Aaahh!!! Real Monsters is a platform arcade style video game developed by Realtime Associates and published by Viacom New Media in 1995 for the Mega Drive/Genesis and Super NES based on the American cartoon series of the same name on Nickelodeon.
In order to graduate from Monster Academy, three young monsters, Ickis, Oblina, and Krumm, need to pass their Monster Midterm Exam. This test has them scaring a number of people that their headmaster, the Gromble, orders them to in order to pass the exam.
Playing as Ickis, Oblina, or Krumm, the player explores various locales collecting specific items and scaring specific people the Gromble instructs the player to. The characters starts out in the sewer, and progresses through levels above in the human world. There are 25 levels and 5 bonus sections.
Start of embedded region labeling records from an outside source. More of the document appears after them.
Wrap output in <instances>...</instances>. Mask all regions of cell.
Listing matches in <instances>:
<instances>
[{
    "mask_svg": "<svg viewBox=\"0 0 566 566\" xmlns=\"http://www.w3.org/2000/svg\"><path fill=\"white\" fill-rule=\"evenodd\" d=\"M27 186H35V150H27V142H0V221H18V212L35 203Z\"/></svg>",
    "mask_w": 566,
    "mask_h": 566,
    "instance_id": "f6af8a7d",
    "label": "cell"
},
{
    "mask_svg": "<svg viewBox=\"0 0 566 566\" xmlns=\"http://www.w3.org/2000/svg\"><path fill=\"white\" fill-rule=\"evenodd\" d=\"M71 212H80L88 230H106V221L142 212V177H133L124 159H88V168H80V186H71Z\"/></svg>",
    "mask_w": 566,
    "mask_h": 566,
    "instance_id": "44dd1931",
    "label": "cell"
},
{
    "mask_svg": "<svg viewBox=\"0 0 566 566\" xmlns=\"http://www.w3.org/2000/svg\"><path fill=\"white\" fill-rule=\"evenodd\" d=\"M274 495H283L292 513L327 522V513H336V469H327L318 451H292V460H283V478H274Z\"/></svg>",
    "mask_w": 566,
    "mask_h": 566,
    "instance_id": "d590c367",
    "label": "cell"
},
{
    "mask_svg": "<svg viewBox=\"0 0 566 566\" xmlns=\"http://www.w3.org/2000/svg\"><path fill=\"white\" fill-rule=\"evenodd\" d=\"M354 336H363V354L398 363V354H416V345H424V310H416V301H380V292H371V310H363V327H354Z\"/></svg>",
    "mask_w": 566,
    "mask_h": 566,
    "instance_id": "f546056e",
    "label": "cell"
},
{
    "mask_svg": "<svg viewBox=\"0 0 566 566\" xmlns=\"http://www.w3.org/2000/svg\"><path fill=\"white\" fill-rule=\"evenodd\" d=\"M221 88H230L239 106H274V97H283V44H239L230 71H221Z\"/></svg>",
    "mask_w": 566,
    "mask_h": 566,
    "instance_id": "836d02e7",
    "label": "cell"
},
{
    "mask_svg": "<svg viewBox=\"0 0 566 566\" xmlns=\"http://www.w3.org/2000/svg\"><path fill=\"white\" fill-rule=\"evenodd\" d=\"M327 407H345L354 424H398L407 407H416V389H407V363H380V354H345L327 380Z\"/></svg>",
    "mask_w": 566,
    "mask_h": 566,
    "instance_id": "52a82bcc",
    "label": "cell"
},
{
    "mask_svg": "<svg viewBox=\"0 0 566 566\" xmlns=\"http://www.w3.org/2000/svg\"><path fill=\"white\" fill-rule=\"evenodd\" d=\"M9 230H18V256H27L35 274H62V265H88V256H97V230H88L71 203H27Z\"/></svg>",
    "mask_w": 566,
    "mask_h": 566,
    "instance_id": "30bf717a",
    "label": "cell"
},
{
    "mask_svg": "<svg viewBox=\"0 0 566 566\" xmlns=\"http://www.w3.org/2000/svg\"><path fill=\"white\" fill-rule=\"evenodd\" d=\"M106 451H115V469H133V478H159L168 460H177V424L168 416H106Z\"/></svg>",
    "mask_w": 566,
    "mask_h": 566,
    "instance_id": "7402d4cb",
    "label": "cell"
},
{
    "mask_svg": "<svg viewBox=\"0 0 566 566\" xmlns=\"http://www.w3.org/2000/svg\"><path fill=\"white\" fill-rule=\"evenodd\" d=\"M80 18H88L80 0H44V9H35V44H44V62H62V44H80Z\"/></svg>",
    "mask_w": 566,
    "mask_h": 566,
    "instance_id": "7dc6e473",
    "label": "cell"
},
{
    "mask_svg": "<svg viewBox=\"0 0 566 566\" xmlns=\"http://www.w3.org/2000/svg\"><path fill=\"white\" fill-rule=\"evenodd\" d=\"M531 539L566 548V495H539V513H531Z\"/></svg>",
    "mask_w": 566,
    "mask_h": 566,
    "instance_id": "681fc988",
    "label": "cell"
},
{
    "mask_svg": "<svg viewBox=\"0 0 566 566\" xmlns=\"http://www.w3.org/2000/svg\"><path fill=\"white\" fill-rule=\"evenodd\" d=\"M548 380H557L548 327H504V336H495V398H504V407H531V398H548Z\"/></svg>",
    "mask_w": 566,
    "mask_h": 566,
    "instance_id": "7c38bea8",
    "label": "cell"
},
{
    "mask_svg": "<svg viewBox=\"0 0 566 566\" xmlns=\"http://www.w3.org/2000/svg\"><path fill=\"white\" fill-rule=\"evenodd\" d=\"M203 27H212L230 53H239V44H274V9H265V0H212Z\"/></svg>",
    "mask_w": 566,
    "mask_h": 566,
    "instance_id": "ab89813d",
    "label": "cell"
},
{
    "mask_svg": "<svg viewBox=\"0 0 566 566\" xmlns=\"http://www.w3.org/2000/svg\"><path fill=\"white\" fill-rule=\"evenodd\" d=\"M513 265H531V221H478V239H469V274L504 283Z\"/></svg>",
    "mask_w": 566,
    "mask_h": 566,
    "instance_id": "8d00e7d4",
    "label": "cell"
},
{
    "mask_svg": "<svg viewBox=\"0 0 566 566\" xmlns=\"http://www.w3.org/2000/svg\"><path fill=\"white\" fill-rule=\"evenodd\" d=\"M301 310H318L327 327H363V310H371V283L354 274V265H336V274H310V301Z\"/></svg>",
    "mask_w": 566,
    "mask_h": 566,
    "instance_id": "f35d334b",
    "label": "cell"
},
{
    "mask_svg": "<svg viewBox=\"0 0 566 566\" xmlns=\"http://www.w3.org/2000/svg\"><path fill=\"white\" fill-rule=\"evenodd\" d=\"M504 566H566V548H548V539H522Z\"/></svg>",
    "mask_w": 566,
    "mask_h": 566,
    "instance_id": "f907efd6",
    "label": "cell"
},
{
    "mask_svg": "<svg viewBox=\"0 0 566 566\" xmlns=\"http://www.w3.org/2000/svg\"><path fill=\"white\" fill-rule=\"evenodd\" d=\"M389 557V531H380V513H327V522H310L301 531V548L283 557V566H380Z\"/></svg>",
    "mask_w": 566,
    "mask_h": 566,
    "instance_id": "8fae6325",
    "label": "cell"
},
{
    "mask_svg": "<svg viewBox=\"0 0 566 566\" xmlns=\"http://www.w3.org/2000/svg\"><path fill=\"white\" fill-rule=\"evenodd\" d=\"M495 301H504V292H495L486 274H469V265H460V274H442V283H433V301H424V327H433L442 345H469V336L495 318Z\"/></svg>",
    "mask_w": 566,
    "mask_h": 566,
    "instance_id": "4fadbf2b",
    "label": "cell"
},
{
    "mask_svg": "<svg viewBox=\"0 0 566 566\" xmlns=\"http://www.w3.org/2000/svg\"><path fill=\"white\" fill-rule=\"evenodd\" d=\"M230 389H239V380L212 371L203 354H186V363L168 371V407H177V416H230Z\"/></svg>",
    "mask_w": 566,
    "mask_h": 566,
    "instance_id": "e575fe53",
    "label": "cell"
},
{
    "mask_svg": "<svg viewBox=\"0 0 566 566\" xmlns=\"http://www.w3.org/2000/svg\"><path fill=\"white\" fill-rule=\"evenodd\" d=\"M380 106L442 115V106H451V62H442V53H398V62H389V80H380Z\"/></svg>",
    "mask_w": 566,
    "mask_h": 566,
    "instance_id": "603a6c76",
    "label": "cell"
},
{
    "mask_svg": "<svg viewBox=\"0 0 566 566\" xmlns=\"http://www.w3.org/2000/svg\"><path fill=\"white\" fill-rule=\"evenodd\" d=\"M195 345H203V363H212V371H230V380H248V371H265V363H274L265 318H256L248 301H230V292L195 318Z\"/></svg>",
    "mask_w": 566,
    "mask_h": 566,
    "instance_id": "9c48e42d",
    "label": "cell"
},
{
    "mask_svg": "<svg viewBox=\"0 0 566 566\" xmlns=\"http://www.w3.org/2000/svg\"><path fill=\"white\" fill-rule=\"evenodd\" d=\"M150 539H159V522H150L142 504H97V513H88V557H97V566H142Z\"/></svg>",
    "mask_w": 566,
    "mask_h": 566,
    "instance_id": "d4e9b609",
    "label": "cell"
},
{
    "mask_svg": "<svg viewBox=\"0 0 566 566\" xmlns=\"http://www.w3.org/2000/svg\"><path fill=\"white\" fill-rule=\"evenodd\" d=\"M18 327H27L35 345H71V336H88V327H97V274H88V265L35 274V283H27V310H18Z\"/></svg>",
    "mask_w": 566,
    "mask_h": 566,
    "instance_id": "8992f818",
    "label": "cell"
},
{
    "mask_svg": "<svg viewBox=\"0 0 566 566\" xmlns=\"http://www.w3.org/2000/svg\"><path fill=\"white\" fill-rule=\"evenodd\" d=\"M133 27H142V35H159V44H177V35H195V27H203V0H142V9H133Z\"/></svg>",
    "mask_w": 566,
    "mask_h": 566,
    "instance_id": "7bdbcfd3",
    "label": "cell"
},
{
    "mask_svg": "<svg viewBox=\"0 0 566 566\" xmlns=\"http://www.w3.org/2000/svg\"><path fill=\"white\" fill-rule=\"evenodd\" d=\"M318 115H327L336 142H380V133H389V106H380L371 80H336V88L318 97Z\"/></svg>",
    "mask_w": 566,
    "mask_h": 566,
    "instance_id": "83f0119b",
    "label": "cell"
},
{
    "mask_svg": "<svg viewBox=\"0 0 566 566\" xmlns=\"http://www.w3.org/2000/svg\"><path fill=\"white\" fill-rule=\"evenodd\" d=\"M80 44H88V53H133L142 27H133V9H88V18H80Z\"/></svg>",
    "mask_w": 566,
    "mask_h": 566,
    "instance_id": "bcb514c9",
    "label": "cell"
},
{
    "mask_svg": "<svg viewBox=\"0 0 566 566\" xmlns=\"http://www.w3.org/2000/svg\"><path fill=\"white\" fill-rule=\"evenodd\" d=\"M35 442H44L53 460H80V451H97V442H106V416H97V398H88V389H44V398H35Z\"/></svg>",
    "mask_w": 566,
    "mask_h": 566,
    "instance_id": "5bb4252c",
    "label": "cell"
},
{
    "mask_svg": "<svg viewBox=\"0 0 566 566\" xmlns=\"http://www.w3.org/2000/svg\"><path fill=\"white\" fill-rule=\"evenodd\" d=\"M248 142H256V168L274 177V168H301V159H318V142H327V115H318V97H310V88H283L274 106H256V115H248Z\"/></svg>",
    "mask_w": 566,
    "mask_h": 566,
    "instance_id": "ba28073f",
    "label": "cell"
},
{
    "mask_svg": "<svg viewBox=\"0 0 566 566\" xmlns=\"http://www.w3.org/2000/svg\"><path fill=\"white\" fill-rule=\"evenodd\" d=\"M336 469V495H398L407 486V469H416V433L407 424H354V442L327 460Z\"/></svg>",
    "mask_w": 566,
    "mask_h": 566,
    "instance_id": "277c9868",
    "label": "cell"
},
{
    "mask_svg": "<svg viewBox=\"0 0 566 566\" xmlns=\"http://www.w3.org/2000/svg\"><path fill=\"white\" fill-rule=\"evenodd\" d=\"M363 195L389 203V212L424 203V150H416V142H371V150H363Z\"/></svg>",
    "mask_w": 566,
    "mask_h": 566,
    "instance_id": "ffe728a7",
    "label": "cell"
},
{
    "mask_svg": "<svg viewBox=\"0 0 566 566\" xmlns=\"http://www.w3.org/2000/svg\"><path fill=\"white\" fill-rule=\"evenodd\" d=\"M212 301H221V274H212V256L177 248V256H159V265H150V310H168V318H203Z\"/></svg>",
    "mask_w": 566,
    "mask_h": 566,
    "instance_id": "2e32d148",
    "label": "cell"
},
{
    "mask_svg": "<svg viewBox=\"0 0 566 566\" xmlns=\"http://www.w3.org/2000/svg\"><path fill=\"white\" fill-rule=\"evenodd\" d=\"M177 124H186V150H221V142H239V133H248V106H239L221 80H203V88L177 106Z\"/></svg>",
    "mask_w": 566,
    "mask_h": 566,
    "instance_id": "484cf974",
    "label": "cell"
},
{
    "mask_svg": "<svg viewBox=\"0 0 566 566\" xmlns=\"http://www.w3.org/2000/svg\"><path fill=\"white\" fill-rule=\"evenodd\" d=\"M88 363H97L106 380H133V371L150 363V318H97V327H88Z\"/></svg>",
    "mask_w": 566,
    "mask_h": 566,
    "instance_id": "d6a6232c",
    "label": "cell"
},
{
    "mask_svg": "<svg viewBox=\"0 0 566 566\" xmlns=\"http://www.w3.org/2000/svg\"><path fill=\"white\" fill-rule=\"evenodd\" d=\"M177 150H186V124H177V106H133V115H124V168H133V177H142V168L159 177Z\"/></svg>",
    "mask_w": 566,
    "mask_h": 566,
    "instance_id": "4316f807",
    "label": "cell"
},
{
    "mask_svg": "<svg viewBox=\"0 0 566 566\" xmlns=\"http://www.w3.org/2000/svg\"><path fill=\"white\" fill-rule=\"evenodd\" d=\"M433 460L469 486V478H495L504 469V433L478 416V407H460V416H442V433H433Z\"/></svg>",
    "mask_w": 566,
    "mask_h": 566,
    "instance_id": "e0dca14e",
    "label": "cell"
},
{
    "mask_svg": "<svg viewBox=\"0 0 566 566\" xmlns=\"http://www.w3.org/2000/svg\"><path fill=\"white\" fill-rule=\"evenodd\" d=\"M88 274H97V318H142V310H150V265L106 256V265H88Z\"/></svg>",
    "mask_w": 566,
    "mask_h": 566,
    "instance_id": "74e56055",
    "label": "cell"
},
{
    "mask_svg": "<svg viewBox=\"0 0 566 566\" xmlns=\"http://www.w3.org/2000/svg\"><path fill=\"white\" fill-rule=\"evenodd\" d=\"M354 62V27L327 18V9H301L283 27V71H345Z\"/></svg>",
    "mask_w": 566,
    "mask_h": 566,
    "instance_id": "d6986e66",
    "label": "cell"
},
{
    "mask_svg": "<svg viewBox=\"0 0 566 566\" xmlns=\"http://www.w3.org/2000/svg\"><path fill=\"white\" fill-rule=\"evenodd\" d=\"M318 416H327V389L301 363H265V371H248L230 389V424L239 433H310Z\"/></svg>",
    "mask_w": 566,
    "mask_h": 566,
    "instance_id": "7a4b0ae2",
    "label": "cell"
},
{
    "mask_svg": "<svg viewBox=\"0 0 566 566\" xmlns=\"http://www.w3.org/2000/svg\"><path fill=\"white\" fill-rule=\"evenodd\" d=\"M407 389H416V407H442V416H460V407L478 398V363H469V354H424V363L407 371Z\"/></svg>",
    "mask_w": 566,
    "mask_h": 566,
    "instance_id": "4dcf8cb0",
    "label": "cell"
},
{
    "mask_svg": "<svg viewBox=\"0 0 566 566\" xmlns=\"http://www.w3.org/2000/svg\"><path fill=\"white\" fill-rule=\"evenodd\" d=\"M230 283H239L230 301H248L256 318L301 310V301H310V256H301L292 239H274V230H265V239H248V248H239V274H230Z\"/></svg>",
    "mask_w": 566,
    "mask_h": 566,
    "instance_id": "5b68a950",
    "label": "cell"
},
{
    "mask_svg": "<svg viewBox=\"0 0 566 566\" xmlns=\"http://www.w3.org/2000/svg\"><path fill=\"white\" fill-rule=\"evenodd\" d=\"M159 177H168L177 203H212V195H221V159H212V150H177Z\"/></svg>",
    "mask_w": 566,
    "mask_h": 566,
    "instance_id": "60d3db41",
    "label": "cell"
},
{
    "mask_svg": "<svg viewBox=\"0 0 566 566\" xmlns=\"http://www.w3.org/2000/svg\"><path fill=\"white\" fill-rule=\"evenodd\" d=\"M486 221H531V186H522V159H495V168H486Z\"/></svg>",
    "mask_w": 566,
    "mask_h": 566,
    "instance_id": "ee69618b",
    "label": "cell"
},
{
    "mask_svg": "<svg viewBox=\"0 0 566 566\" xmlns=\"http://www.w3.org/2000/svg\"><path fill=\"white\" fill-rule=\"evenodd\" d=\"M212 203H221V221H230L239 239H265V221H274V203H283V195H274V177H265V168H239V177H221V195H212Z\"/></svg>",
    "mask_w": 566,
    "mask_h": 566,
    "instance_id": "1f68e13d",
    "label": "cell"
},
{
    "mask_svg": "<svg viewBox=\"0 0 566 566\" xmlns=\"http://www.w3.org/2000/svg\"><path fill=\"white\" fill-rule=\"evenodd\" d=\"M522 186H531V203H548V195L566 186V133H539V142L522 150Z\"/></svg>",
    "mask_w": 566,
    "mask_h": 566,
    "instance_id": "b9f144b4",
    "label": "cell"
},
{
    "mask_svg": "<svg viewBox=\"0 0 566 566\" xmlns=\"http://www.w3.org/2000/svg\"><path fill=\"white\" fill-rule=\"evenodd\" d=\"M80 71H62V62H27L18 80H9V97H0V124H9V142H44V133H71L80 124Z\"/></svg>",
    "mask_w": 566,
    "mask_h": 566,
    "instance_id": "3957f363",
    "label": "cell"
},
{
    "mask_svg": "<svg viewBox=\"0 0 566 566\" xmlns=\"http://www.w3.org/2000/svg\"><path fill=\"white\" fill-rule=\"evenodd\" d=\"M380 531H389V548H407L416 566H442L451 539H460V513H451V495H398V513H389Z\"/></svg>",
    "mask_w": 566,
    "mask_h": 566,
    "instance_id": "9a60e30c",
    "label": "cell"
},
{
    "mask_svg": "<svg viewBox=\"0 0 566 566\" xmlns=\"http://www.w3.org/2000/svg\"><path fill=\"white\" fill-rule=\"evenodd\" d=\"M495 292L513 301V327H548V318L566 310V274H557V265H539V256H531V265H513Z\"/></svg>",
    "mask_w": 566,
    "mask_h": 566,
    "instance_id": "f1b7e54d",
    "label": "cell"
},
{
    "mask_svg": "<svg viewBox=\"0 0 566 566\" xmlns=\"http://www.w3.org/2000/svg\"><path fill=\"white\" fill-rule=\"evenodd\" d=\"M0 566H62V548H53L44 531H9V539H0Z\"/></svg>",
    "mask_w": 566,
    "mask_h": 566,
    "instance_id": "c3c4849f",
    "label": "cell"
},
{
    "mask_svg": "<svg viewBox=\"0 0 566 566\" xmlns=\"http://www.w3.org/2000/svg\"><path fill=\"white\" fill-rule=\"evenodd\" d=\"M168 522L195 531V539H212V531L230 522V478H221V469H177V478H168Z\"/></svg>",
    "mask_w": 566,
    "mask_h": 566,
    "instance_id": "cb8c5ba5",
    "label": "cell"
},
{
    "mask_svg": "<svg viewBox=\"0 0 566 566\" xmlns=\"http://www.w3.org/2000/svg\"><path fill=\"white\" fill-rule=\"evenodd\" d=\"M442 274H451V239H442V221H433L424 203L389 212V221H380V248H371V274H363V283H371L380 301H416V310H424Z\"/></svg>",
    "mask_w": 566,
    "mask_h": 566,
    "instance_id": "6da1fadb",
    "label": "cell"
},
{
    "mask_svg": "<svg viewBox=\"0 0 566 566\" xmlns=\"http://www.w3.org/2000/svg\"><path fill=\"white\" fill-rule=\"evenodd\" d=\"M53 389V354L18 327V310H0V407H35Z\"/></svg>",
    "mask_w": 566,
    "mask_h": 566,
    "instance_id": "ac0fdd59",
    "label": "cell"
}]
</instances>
Players can switch between each character at will and each has their own special ability that often can be used to solve puzzles or overcome obstacles: Ickis can fly for a short time, Oblina can reach high ledges, and Krumm can scan off-screen areas. The monsters can also perform team moves, such as stacking on top of one another to reach items normally out of reach. The characters' main weapon is trash, which they can hurl at enemies. Collecting garbage sacks gives a limited of stronger ammo, fish bones. Collecting "monster manuals" will allow them to perform a "scare" which defeats any enemies on screen, or takes a certain number of hit points off a boss’s health. Each monster's scare is unique and based on their favorite scare tactics from the series: Oblina pulls large amounts of garbage from her stomach and tongue, Ickis grows tall and more ominous, and Krumm makes a stink cloud. The goal of the game is to finish all levels and find all the items to pass the exam. Between each level, the Gromble appears next to a projector, showing the name of the next level. Some of the Gromble's actions can be controlled at this point. The game contained small samples of speech at some points, possibly taken from the series. The Gromble speaks at the projector, and the characters speak during their scare, and when hit.
Reviewing the Super NES version, Tommy Glide of GamePro called the game "run-of-the-mill platform-hopping". He criticized the level design, choppy scrolling, weak backgrounds, and stiff controls, and found the high quality music and sounds to be the one positive note.